I can’t believe that 2 years on I’m still here. I recovered from the original event really well over a period of several months, but now I’m not sure if I’m getting slightly worse.
My gp says that I don’t have foot drop as I can lift my foot, but there’s something not right with it as I keep tripping up with that foot at work.
I have excruciating pain in my right thigh, like someone putting an axe in it. My right leg often aches like it’s super tired, when it’s done no more work than my left. Sometimes it feels like my leg is in a vice. Thankfully these pains aren’t constant. They do seem to get worse in the cold though, but my gp says that weather doesn’t affect pain.
I do spin class and my right leg fatigues quickly - thankfully my left is super strong! My right calf muscles also flickers when I peddle super fast. My gp says they are fasciculation but I get them when my muscle is moving. They stop when my muscle is at rest, which seems the opposite of what they are supposed to do.
I also get hideous fatigue some days.
I have no diagnosis, and gp unwilling to refer me back to neuro without anything ‘new’ happening.

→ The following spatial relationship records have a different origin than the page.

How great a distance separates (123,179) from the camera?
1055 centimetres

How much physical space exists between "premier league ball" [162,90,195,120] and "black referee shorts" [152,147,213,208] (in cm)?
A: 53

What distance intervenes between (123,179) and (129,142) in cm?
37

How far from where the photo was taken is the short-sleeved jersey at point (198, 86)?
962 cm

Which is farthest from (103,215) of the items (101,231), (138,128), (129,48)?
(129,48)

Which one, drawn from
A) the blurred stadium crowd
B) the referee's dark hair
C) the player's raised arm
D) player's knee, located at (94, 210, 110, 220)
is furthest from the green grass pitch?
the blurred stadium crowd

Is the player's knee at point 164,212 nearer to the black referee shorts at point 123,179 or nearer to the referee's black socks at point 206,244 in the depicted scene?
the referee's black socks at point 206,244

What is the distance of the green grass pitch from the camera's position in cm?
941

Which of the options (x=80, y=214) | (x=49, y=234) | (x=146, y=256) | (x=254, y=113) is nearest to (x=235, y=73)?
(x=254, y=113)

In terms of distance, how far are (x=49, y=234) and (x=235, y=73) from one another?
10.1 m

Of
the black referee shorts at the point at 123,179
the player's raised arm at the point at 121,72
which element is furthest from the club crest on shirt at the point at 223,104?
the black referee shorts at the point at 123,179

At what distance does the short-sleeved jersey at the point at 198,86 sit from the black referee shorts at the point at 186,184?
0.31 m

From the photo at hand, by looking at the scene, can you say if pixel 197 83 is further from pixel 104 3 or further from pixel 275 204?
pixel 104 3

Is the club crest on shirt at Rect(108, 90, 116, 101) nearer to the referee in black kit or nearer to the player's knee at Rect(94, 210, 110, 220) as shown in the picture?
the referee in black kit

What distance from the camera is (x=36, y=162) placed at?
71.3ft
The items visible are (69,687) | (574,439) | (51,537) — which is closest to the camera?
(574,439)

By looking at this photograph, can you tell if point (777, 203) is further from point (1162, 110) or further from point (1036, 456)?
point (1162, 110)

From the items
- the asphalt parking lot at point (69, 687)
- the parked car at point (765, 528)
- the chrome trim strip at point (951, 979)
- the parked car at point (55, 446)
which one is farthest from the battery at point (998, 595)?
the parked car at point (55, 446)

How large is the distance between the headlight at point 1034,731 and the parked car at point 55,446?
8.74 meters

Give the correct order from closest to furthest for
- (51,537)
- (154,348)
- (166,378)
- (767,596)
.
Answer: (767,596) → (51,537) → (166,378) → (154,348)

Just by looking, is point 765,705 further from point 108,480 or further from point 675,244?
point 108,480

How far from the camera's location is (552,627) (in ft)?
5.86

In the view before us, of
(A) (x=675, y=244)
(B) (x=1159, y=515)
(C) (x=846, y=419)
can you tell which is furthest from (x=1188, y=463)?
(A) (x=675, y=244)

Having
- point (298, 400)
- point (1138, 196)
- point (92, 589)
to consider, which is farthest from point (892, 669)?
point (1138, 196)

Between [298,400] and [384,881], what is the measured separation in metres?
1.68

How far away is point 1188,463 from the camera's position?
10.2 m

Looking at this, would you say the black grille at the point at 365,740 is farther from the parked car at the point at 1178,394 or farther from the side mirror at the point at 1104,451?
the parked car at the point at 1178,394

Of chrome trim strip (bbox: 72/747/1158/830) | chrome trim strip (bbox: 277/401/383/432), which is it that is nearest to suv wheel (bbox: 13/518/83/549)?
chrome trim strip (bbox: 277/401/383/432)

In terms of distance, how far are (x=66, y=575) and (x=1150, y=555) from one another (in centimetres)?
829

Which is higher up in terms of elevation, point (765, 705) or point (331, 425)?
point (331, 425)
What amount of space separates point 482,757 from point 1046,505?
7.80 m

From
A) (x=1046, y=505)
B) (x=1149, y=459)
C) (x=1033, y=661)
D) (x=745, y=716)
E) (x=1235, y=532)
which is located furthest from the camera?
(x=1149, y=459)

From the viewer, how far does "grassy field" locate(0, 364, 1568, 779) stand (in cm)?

I initially tried to see the physio to help with my weakened right leg and foot, but again no go. Neuro physio won’t see me as it might not be neurological related as I have no diagnosis (despite me prescribed amitriptyline by neuro) and normal physio wont see me as it’s probably neurological-related.
So here I am forever more! Isn’t life fun!
What a to do hun!
They just leave you to your own devices at times!
What about a private physio for an assessment?
I am sorry to see you back, Paula. (With apologies if you have not actually been away - it’s just I had not noticed your name on here for a while…)
I think your GP is being a wee bit literal on the foot drop thing. What’s so magic about that term? I don’t think of myself as having foot drop because I can still get the foot on the bad side to lift up more or less OK until neurological fatigue sets in and it’s game over until its rested, but that’s all on account of permanent residual MS nerve damage, and it doesn’t need to be called foot drop or anything else to demonstrate its credentials as a characteristic hallmark of MS. Motor nerve damage is motor nerve damage.
However, If I remember right, you have had an MRI and all that? If a second MRI isn’t likely to show much change, there is a real question to ask yourself about whether it is worth pressing for another that is unlikely to show much change and so would get you no for’arder, but maybe with an over-anxious patient label thrown into the mix? There certainly is much to be said for waiting and seeing, however infuriatingly hard that is. If something serious is amiss, it will declare itself when its good and ready to. It is weary work, trying to force that pace if the medics have already investigated and not found anything definitive. Maybe there’s a case for being patient a while longer, keeping careful notes and keeping your powder dry?
But I don’t know. You know how you feel and that wil, of course, l always be your best guide.
Been thinking of going private, but need to look at costs.